The input
|---|

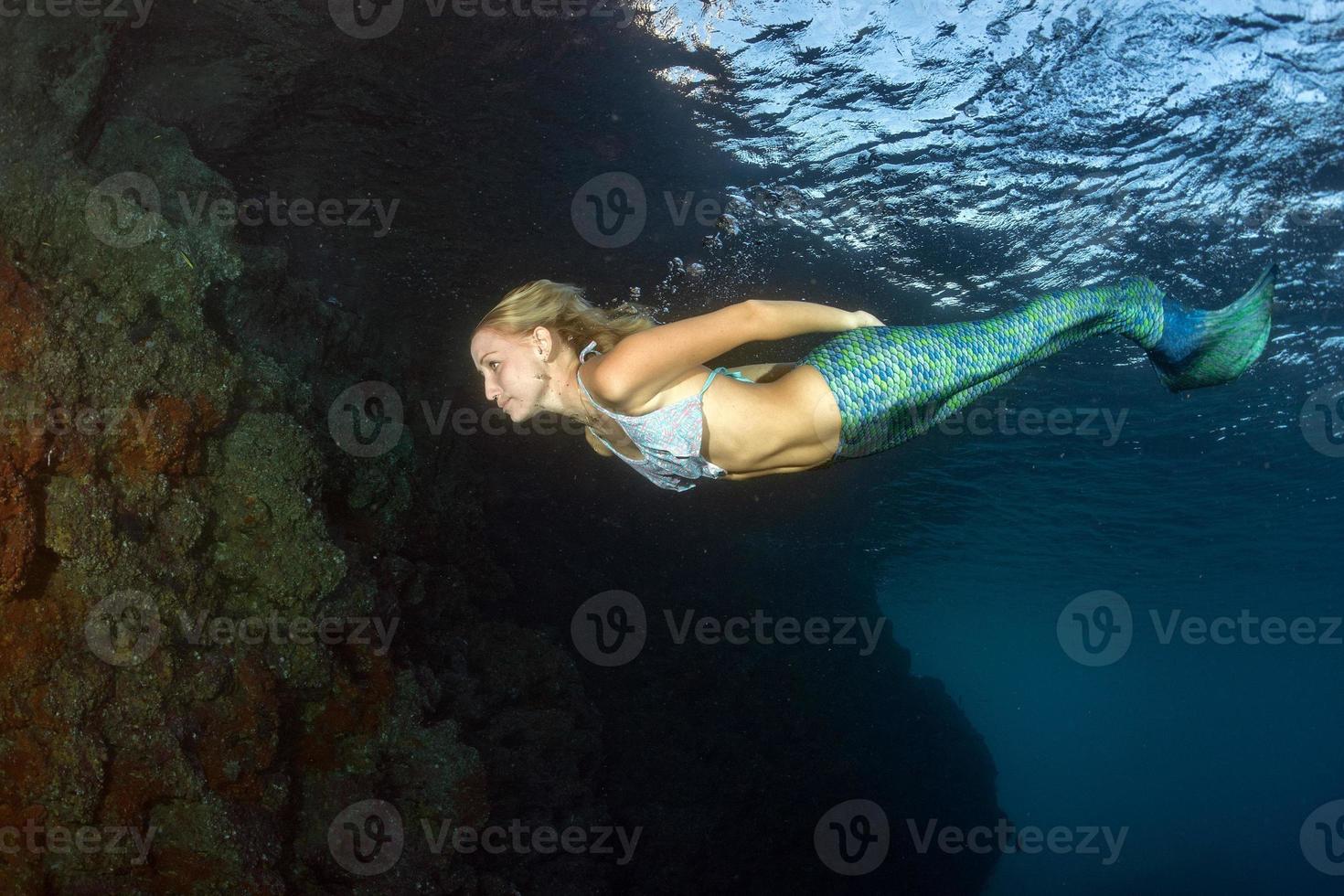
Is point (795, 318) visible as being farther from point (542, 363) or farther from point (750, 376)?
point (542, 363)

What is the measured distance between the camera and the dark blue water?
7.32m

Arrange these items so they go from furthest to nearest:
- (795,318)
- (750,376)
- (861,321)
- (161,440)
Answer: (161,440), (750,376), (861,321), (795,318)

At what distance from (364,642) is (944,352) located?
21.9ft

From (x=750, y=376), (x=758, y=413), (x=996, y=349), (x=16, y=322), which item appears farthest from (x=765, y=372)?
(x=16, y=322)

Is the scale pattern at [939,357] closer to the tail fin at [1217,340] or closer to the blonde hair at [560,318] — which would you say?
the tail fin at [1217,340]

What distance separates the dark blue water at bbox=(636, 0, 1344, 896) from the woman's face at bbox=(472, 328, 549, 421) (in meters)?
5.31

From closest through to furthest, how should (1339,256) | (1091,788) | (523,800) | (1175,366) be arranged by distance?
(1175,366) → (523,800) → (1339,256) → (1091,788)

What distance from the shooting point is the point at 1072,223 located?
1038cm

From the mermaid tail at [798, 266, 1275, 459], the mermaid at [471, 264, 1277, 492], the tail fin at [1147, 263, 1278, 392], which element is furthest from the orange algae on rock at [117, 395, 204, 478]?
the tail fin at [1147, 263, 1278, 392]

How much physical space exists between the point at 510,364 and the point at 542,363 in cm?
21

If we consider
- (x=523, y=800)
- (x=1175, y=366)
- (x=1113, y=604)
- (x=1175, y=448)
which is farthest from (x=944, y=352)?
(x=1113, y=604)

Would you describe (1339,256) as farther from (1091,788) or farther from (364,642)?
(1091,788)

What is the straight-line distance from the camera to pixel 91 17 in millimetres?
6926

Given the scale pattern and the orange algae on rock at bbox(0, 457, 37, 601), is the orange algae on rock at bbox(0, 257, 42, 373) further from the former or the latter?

|---|

Restate the final lines of the listing above word for word, beginning at the line that contains "What is the measured".

What is the measured distance between the camera and the dark blue water?
7.32m

Arrange these items so they go from furthest to nearest:
- (795,318)
- (750,376)
- (861,321)
- (161,440)
Answer: (161,440), (750,376), (861,321), (795,318)

At what distance from (364,642) is (944,352) located?
21.9ft

From (x=750, y=376), (x=758, y=413), (x=996, y=349), (x=16, y=322), which item appears farthest from (x=765, y=372)?
(x=16, y=322)

Is the scale pattern at [939,357] closer to the tail fin at [1217,340] or closer to the blonde hair at [560,318] — which would you say?
the tail fin at [1217,340]

What distance separates the dark blue water at bbox=(636, 0, 1344, 896) from the woman's face at bbox=(472, 328, 549, 421) (in meters)?
5.31

From closest through to furthest, how should (1339,256) | (1091,788) | (523,800) | (1175,366) be arranged by distance?
(1175,366) → (523,800) → (1339,256) → (1091,788)

What distance from the shooting point is the point at 1072,223 located?
1038cm

From the mermaid tail at [798, 266, 1275, 459], the mermaid at [471, 264, 1277, 492], the tail fin at [1147, 263, 1278, 392], which element is furthest from the orange algae on rock at [117, 395, 204, 478]?
the tail fin at [1147, 263, 1278, 392]

How much physical space exists between the point at 510,364 and the point at 542,363 in cm?
21

If we consider
- (x=523, y=800)
- (x=1175, y=366)
- (x=1113, y=604)
- (x=1175, y=448)
which is farthest from (x=944, y=352)?
(x=1113, y=604)

Would you describe (1339,256) as farther from (1091,788) or farther from (364,642)?
(1091,788)

What is the straight-line distance from the camera to pixel 91 17 in millimetres?
6926

Given the scale pattern and the orange algae on rock at bbox(0, 457, 37, 601), is the orange algae on rock at bbox(0, 257, 42, 373) further from the former or the latter?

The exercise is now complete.